The tourism sector is being bolstered by the falling dollar, the still strong Chinese and Australian markets and a resurgent number of visitors from the United States. Auckland hotels are enjoying a stellar time and last year collectively recording the highest annual occupancy rate in New Zealand.

Tourism Industry Association New Zealand shows hotels in Auckland enjoyed 82.2 per cent occupancy, up 3.4 points on 2013 and well above the national occupancy rate of 75.7 per cent allowing the average daily rate (across all star grades) to jump to $147, up $7 on the previous year, generating total revenue of $456 million, up $25 million on 2013.

Listed sector operator Tourism Holdings has improved earnings across its businesses by selling excess fleet capacity and focusing on margins, and in April lifted its profit guidance for a third time to between $19.5 million and $20 million for the year ended June 30, from $11.1 million the previous year.

The company also said it will target a dividend payout ratio of 75 per cent to 90 per cent of net profit.

Tourism Holdings shares closed up 8c at $2.05.

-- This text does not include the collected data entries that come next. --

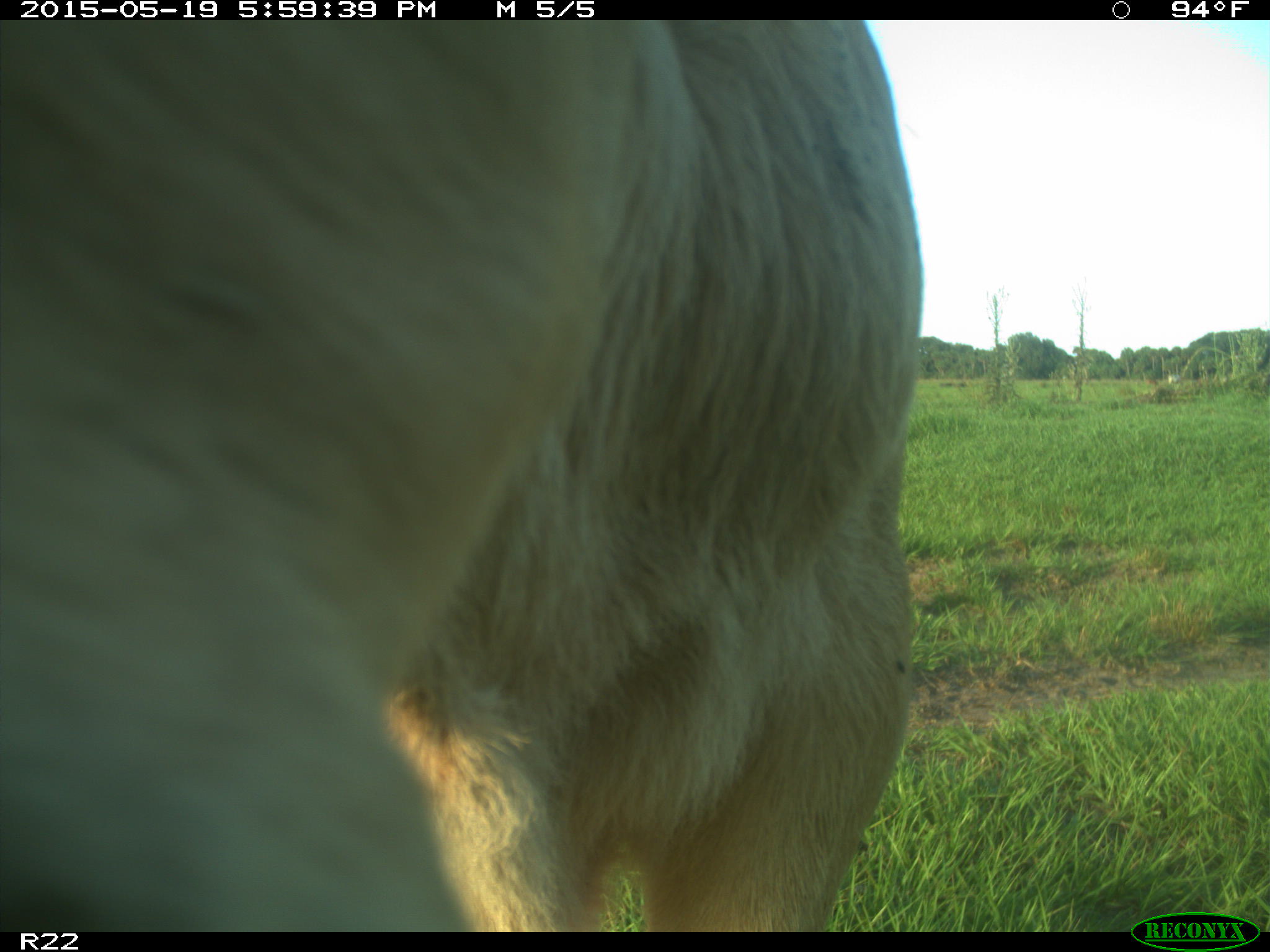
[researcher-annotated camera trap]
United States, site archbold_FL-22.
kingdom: Animalia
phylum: Chordata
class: Mammalia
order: Artiodactyla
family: Bovidae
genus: Bos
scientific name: Bos taurus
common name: domestic cow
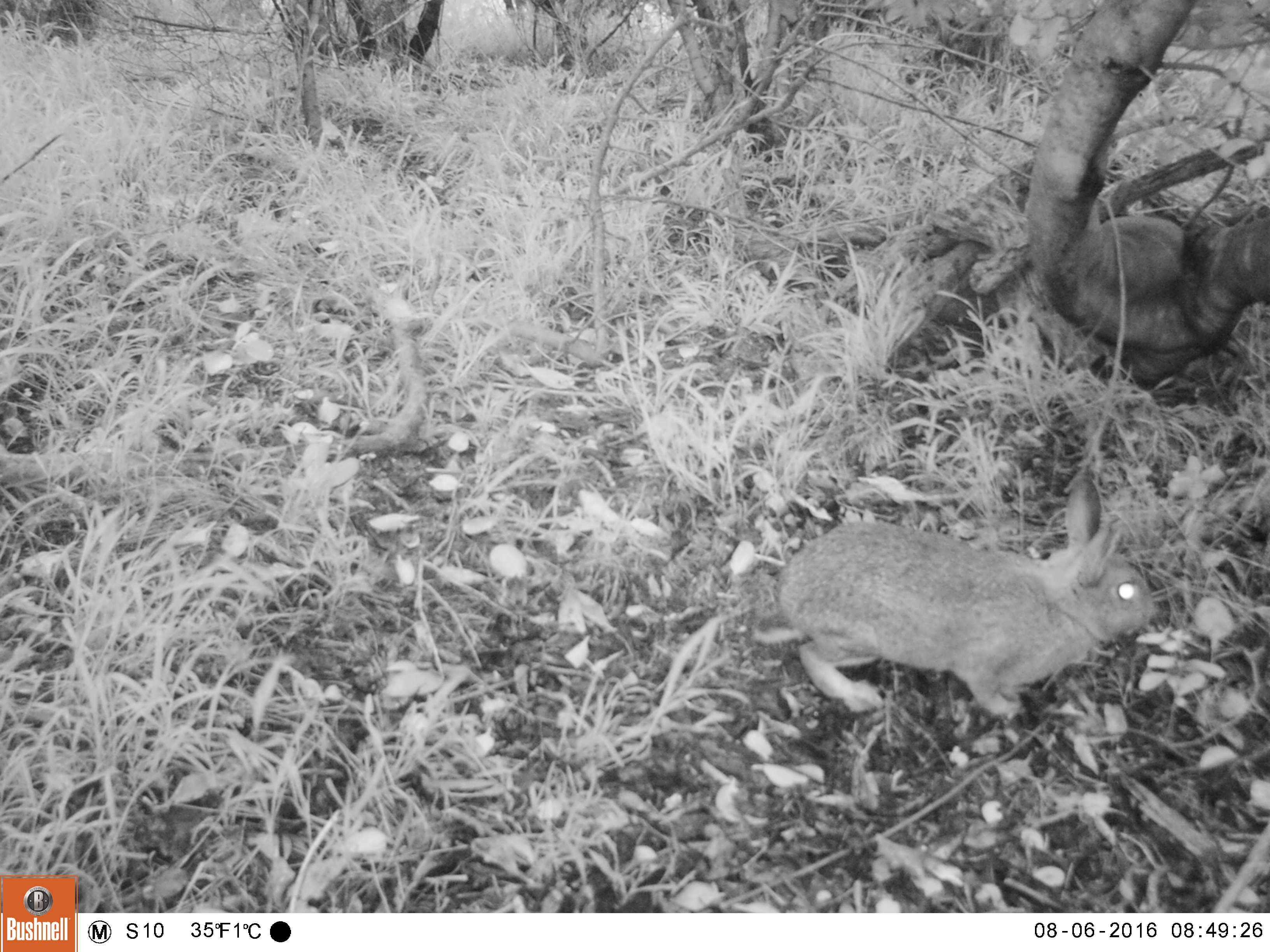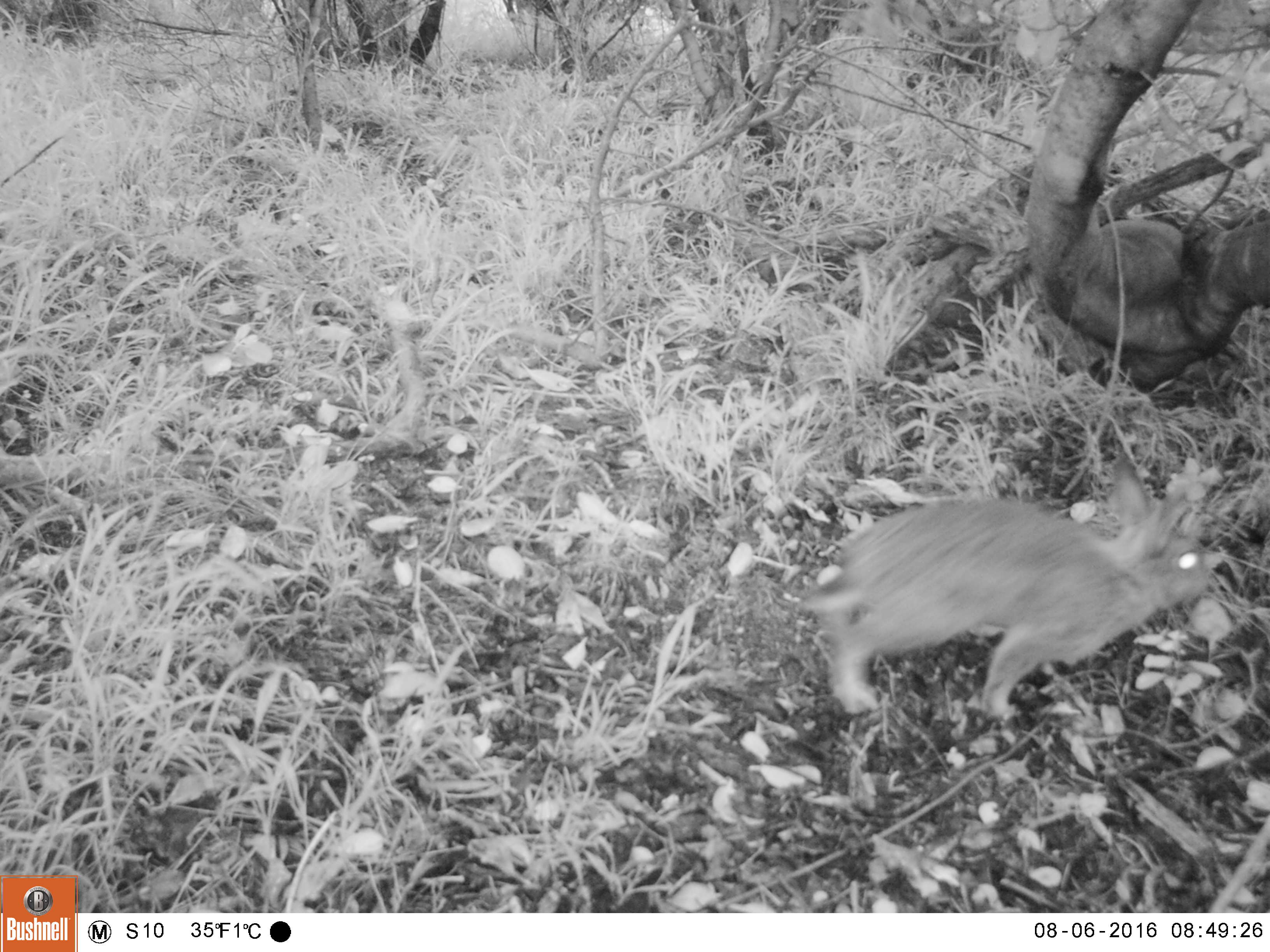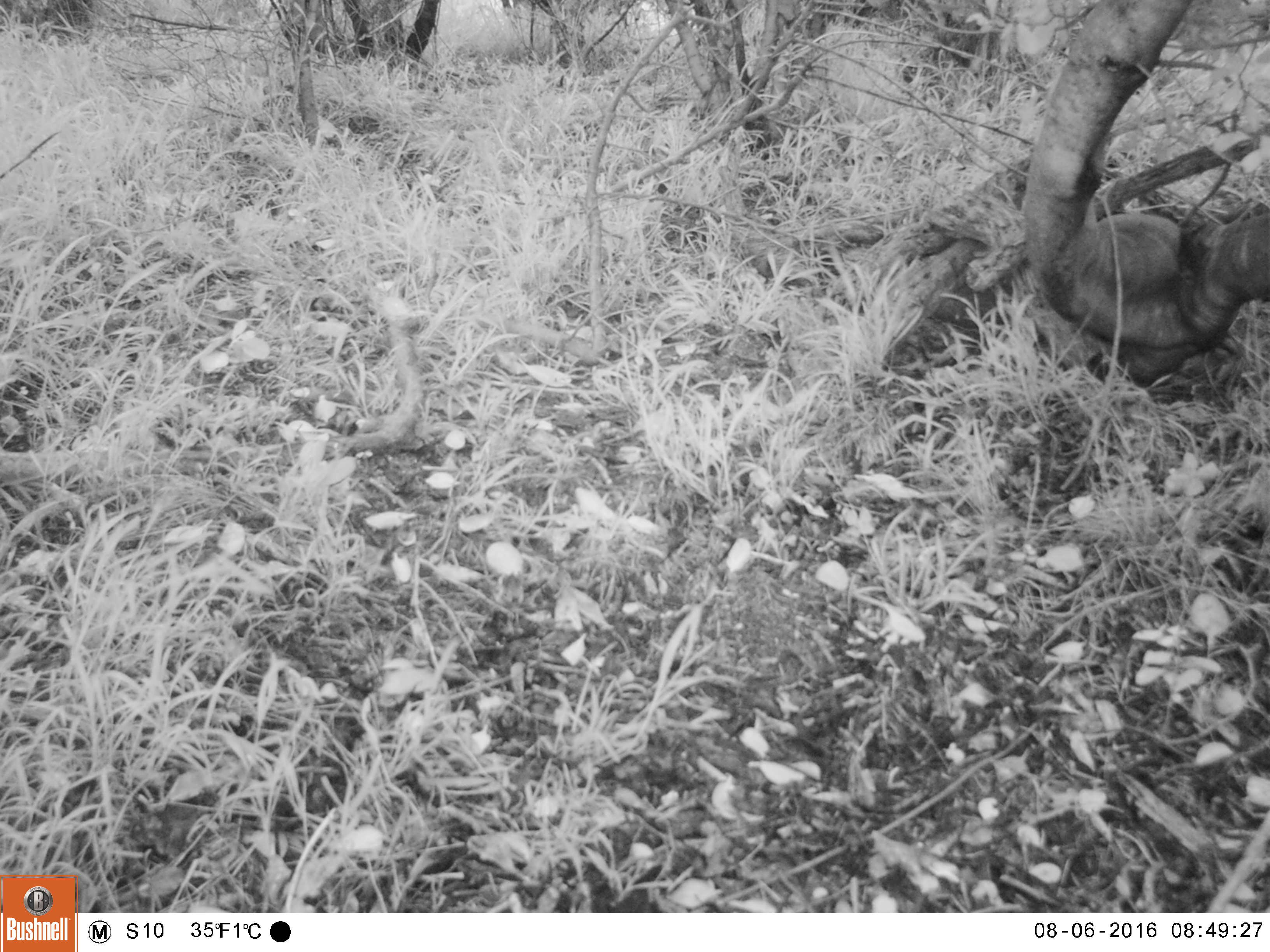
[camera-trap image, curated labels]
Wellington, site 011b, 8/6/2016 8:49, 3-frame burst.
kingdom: Animalia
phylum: Chordata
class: Mammalia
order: Lagomorpha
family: Leporidae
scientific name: Leporidae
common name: rabbit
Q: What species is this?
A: Rabbit (Leporidae).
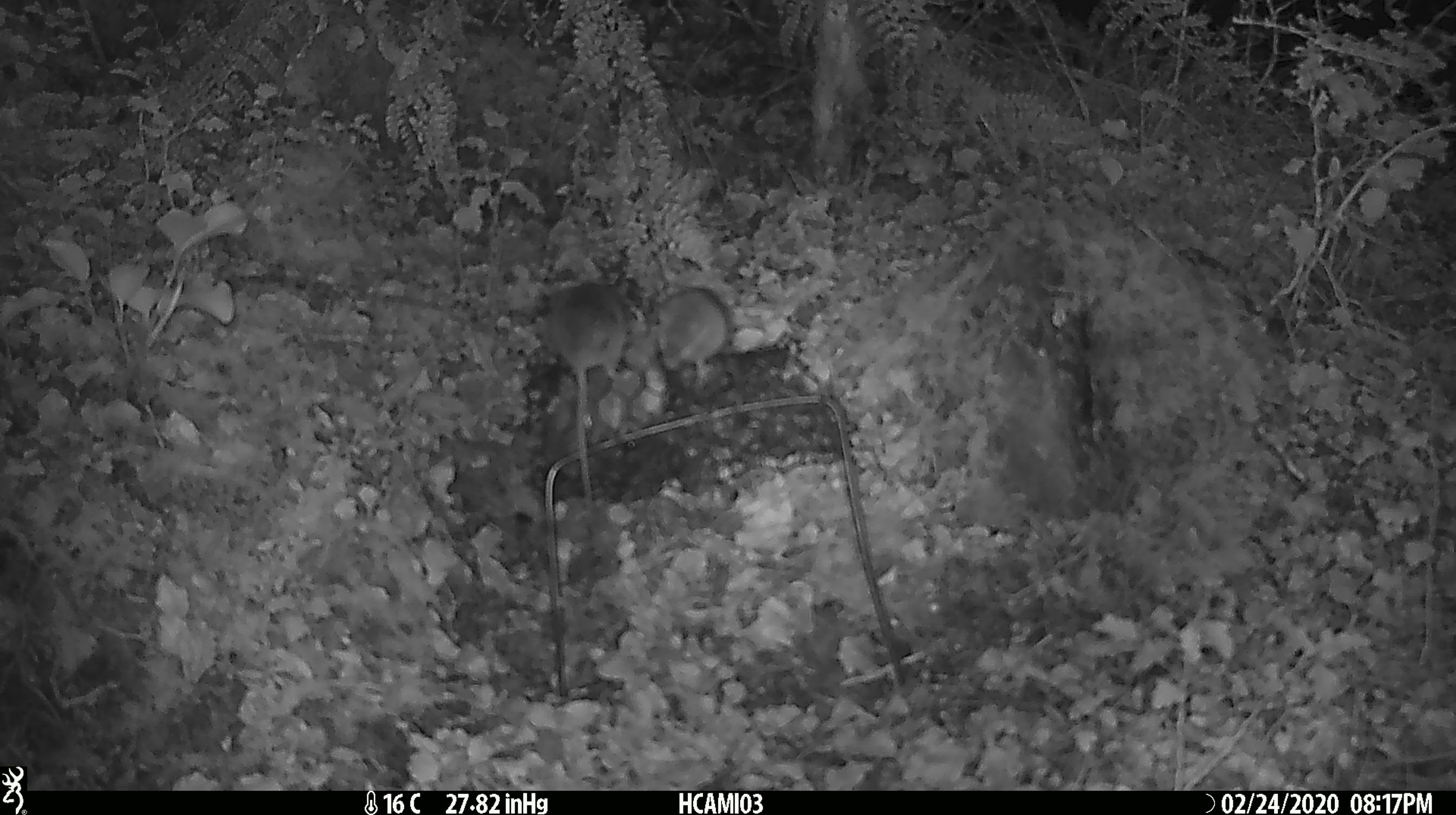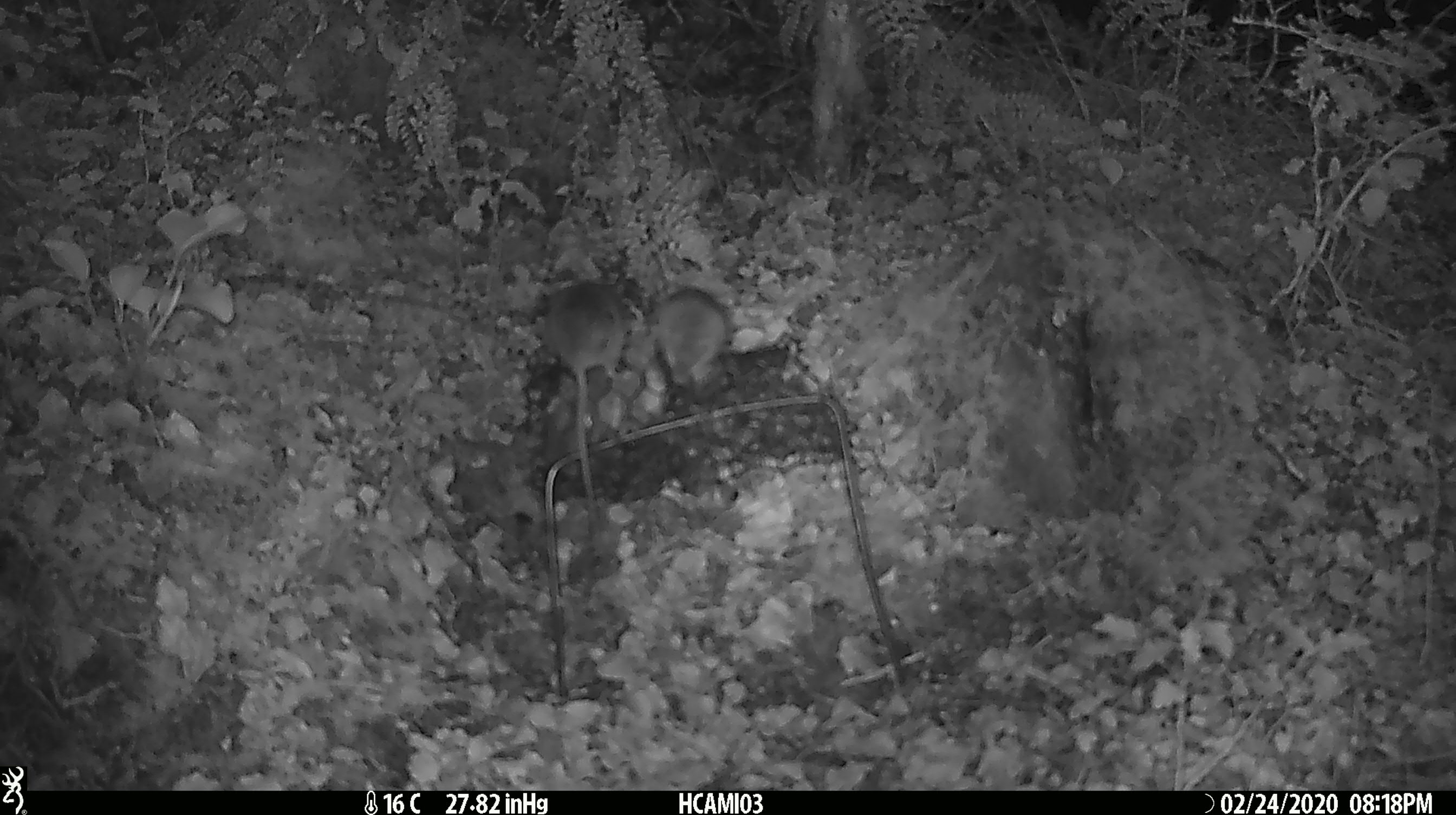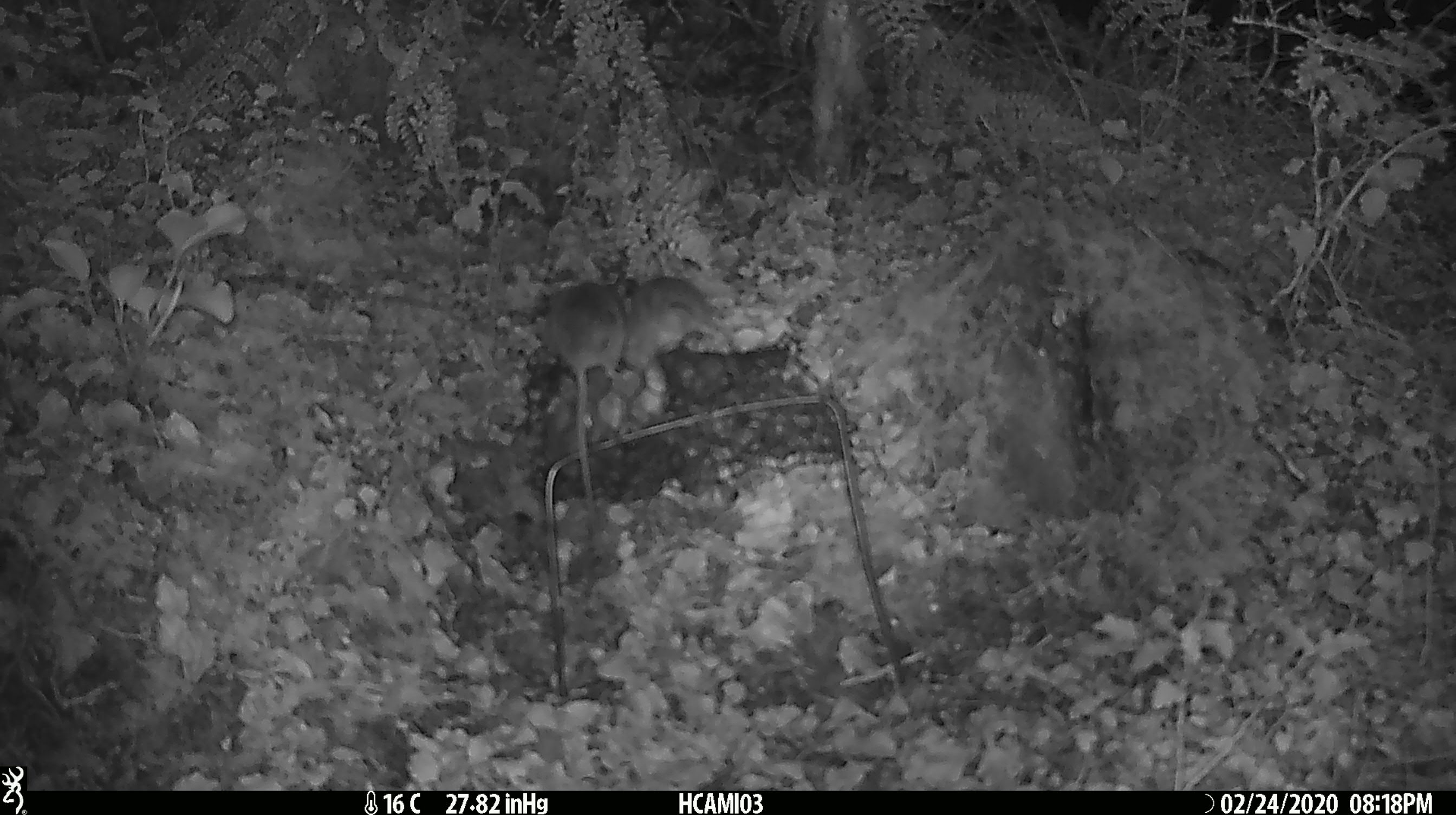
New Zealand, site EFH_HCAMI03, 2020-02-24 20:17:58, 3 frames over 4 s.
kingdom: Animalia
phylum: Chordata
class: Mammalia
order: Rodentia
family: Muridae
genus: Mus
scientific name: Mus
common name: mouse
Mouse (Mus).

Convention centre update a sure bet

Minister Steven Joyce (left) and SkyCity CEO Nigel Morrison ponder the NZ International Convention Centre project. Photo / Greg Bowker
Minister Steven Joyce (left) and SkyCity CEO Nigel Morrison ponder the NZ International Convention Centre project. Photo / Greg Bowker

SkyCity Entertainment Group's annual result emerges next Wednesday morning, revealing the performance of one of the larger and more interesting NZX-listed stocks.

An update on the controversial NZ International Convention Centre from chief executive Nigel Morrison is a sure bet, but is it also worth wagering that the possibility of separating its property and entertainment assets could be raised?

This is a relatively unlikely gamble because SkyCity has enough on its plate right now, gobbling up virtually an entire Auckland city block with the convention centre. But it sure is an interesting idea, most certainly something for hungry investors to watch in the longer term.

The business has revealed how it has been pondering the value of dividing its hotel, food and beverage, and casino assets from its substantial real estate operations into two stand-alone businesses. Property is hot and SkyCity has big potential growth in the pipeline so what about that on its own?

"No current plans to separate property assets, but will continue to monitor and evaluate options for purposes of funding and maximising shareholder value," SkyCity revealed in an investor presentation where it highlighted the value of its real estate assets.

As a straight property business, without the casino, hotel, tourism, restaurant and bar operations, and based on a market value of $1.39 billion of property assets, SkyCity would rank fourth among NZ's largest listed property companies.

"Current market value of land and buildings [is] estimated at $1.39 billion. Value of land and buildings represents 43 per cent of SkyCity's enterprise value of $3.25 billion," its presentation said.

Avaricious instos would have a big appetite for any potential SkyCity operational divorce. Yum, yum, for that play so over to you, Nigel.